ASIA / 06-07-16 / BY
The first lending from the Asian Infrastructure Investment Bank (AIIB) and the New Development Bank (NDB) dominated China’s outbound investment in the second quarter of 2016.
Data seen by GTR shows that while total outbound investment fell by 49% to US$97.9bn (down from Q1’s all-time record of US$191.6bn), eight loans from the new China-backed development banks made up 44% of the overall volume.
Data produced by merchant banking firm Grison’s Peak suggest that the presence of the NDB and AIIB mark “the first steps in China diversifying away from its policy banks of ‘buy and hold risk; to risk sharing with other countries/partner banks”.
In total over the quarter there were 18 signed government loans: 10 of these were from China’s policy banks, with four involving the NDB and four involving the AIIB. The volume of such loans is up 50% since Q1, with an aggregate amount of US$16.5bn marking an 11.3% hike in value.
The AIIB made its first foray into the multilateral lending space in June, in a number of deals co-financed with other development banks. The bank’s president Jin Liqun has been keen to stress its collaborative objectives.
The research found that China entered into 11 multi-deal government agreements in Q2: 64% were agreed when foreign officials visited China and 36% when President Xi was overseas. This is a 120% increase on Q1.
The report says: “While accurate data was not readily available for many of these agreements, we have calculated aggregate value of US$30.7bn for this quarter.
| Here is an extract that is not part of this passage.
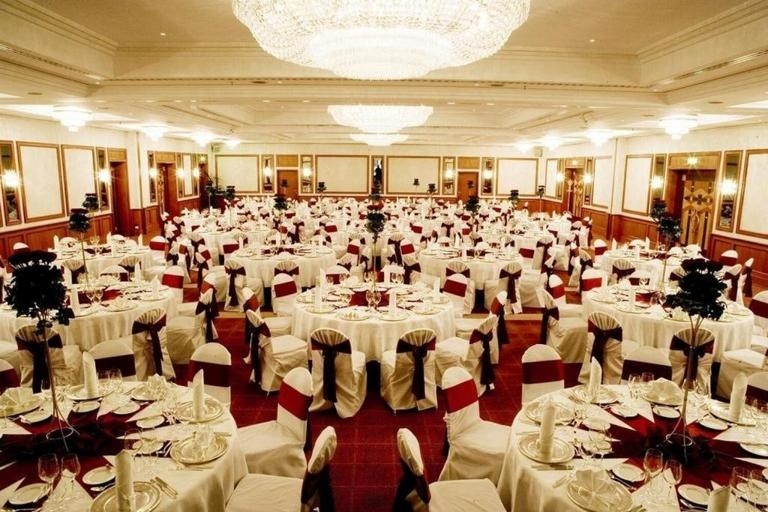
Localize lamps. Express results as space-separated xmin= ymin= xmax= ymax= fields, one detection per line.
xmin=327 ymin=105 xmax=433 ymax=132
xmin=230 ymin=0 xmax=532 ymax=81
xmin=349 ymin=134 xmax=409 ymax=146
This amount represents a 67% decrease from Q1. Russia and Nigeria, two countries experiencing financial strain, received 82% of Q2 aggregate pledges.”
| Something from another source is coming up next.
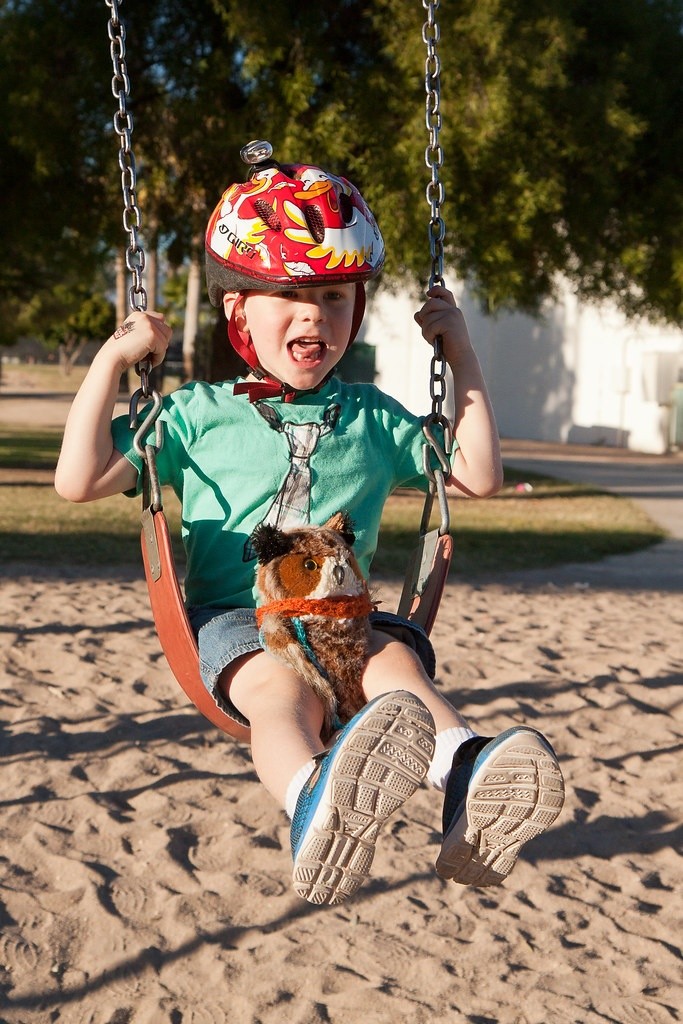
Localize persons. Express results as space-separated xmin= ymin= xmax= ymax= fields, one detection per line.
xmin=53 ymin=162 xmax=563 ymax=907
As GTR reported last month, the AIIB’s first transactions financed were:
- a US$165mn loan for a power distribution system upgrade and expansion project in Bangladesh;
- a US$216.5mn loan for a slum upgrading project in Indonesia, expected to be co-financed with the World Bank;
- a US$100mn loan to finance the Shorkot-Khanewal Section of national motorway M-4 in Pakistan, co-financed with the Asian Development Bank (ADB) and the UK’s Department for International Development (DFID); and
- a US$27.5mn loan for the Dushanbe-Uzbekistan border road improvement project in Tajikistan, co-financed with the European Bank for Reconstruction and Development (EBRD).
China holds a 30.34% share in the AIIB and gets 26.06% of the votes in the nascent development bank.
The NDB – often referred to as the BRICS Bank – is shared with Brazil, Russia, India and South Africa, each of which holds a 20% share and has equal voting rights.